Technical information
- Licensing authority: FCC
- Facility ID: 12062
- Class: B
- Power: 500 watts (day); 2,500 watts (night);
- Transmitter coordinates: 37°35′48.7″N 121°4′18.8″W﻿ / ﻿37.596861°N 121.071889°W (day); 37°37′54.8″N 120°45′9.7″W﻿ / ﻿37.631889°N 120.752694°W (night);
- Translators: 92.3 K222BX (Modesto); 107.1 K296HL (Manteca);

Links
- Public license information: Public file; LMS;
- Webcast: Listen live
- Website: punjabiradiousa.com

= KVIN =

KVIN (920 AM, "Punjabi Radio USA 920 AM") is a commercial radio station licensed to Ceres, California, United States, and serving the Stockton and Modesto markets.

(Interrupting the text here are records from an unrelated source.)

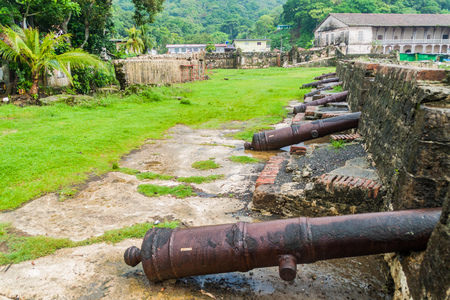 Cannons at Fuerte San Jeronimo fortress in Portobelo village, Panama 스톡 콘텐츠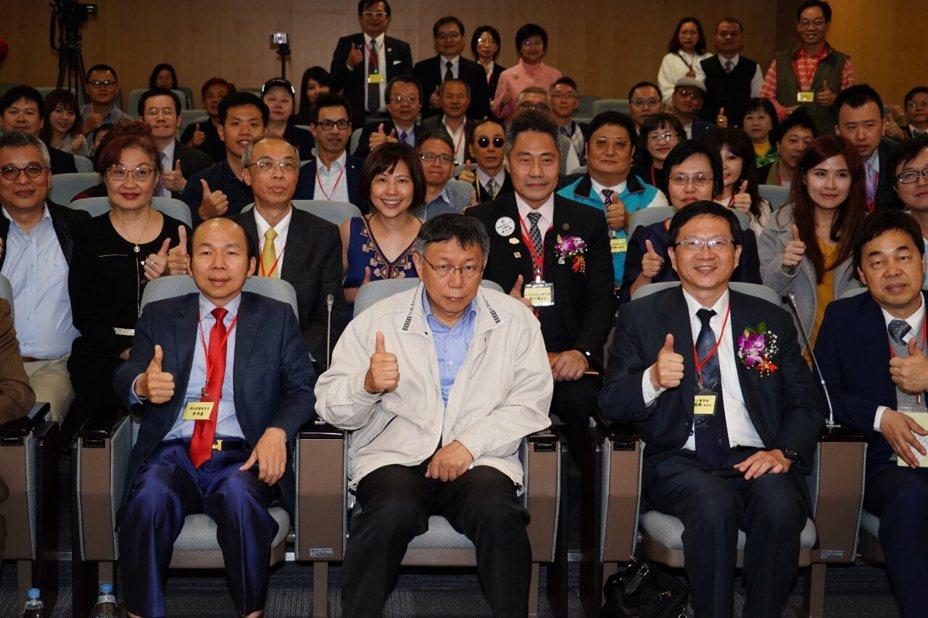 台北市長柯文哲今天下午出席亞太地區醫療教育工商學術論壇,柯致詞時提到「4個輪子」論點。圖/北市府提供
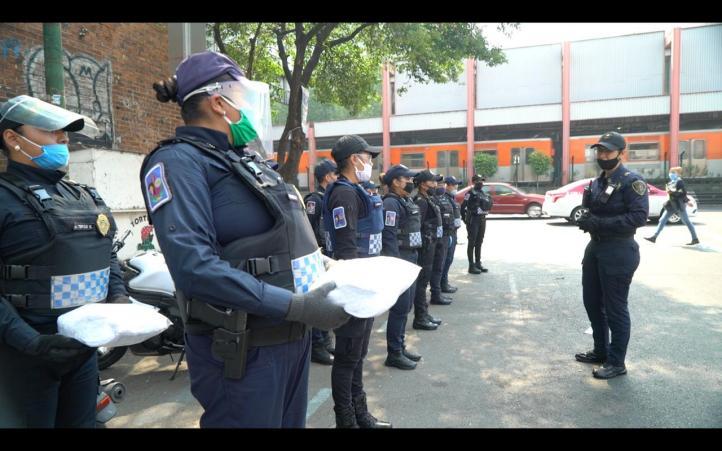 Policías entregan cubrebocas en las  entradas de las estaciones del Metro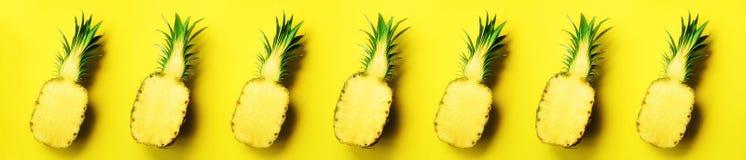 Яркая картина ананаса для минимального стиля Взгляд сверху Дизайн искусства шипучки, творческая концепция скопируйте космос Свежи стоковое изображение rf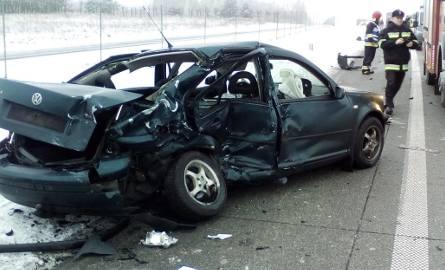 Prawdopodobnie poseł przeżył uderzenie autem w bariery, a zginął po kolizji z fordem transitem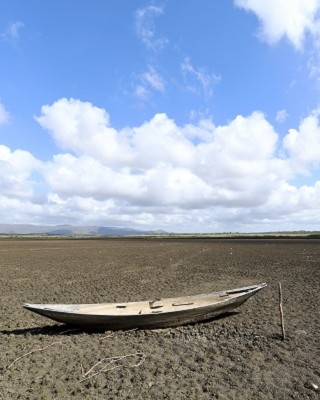 A boat is seen at the dry Cedro reservoir in Quixada, Ceara State, on February 8, 2017.  The situation of Brazil's oldest reservoir sumps up the devastiting effects -human and environmental- of the worst drought of the century in the northeast of the country.   / AFP PHOTO / EVARISTO SA / TO GO WITH AFP STORY BY CAROLA SOLE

Owned by Balwinder Kaur Khalsa and Kilpreet Singh Khalsa, through licensee Punjabi American Media LLC, the station carries a format of Punjabi language talk and Punjabi music.

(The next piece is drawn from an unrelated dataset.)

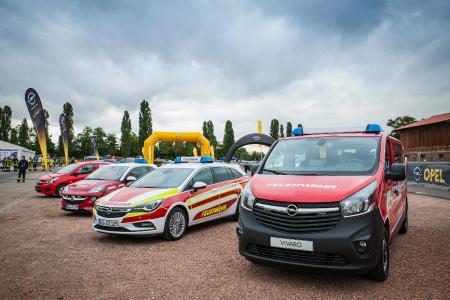 """Die Rettung naht: Opel mit unterschiedlichen Einsatzfahrzeugen für Feuerwehr und Rettungsdienst auf den """"Weber Rescue Days 2016"""""""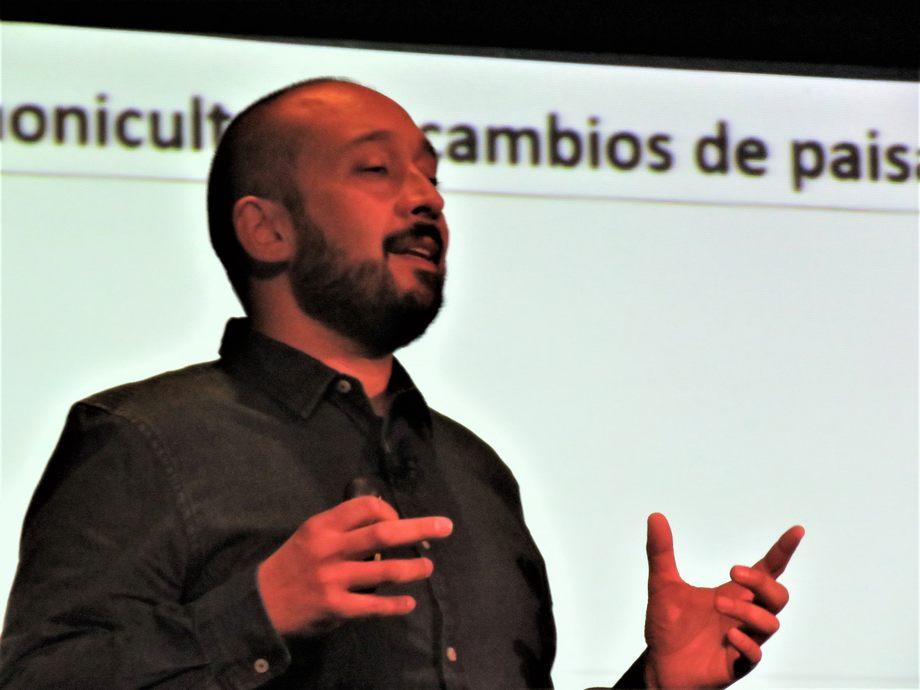 Presentación del Dr. Jorge León en el Fresh Water Summit. Foto: Francisco Soto, Salmonexpert.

KVIN has two separate transmitter sites: the daytime facility is sited off of Iowa Avenue in Riverdale Park and the nighttime facility is sited off Hickman Road in Hickman. KVIN also has two FM translator stations rebroadcasting its programming: 92.3 K222BX in Modesto and 107.1 K296HL in Manteca.

==History==
The station first signed on the air on September 15, 1963, as KLOC. It was founded by country music artist Chester Smith, who served as general manager. The station was a daytimer, required to go off the air from sunset to sunrise. Reflecting its owner, KLOC played only country and western music.

The station was acquired by Threshold Communications in 2001 for $400,000. The call sign was changed to KVIN. It formerly featured programming provided from Jones Radio Network (Music of Your Life) and Dial Global/Westwood One's "America's Best Music" until December 2013.

On November 10, 2022, Threshold Communications, licensee of KVIN and translators K222BX and K296HL, filed applications with the Federal Communications Commission for consent to assign the stations to Punjabi American Media, LLC. The sale to Punjabi American Media was consummated on April 28, 2023.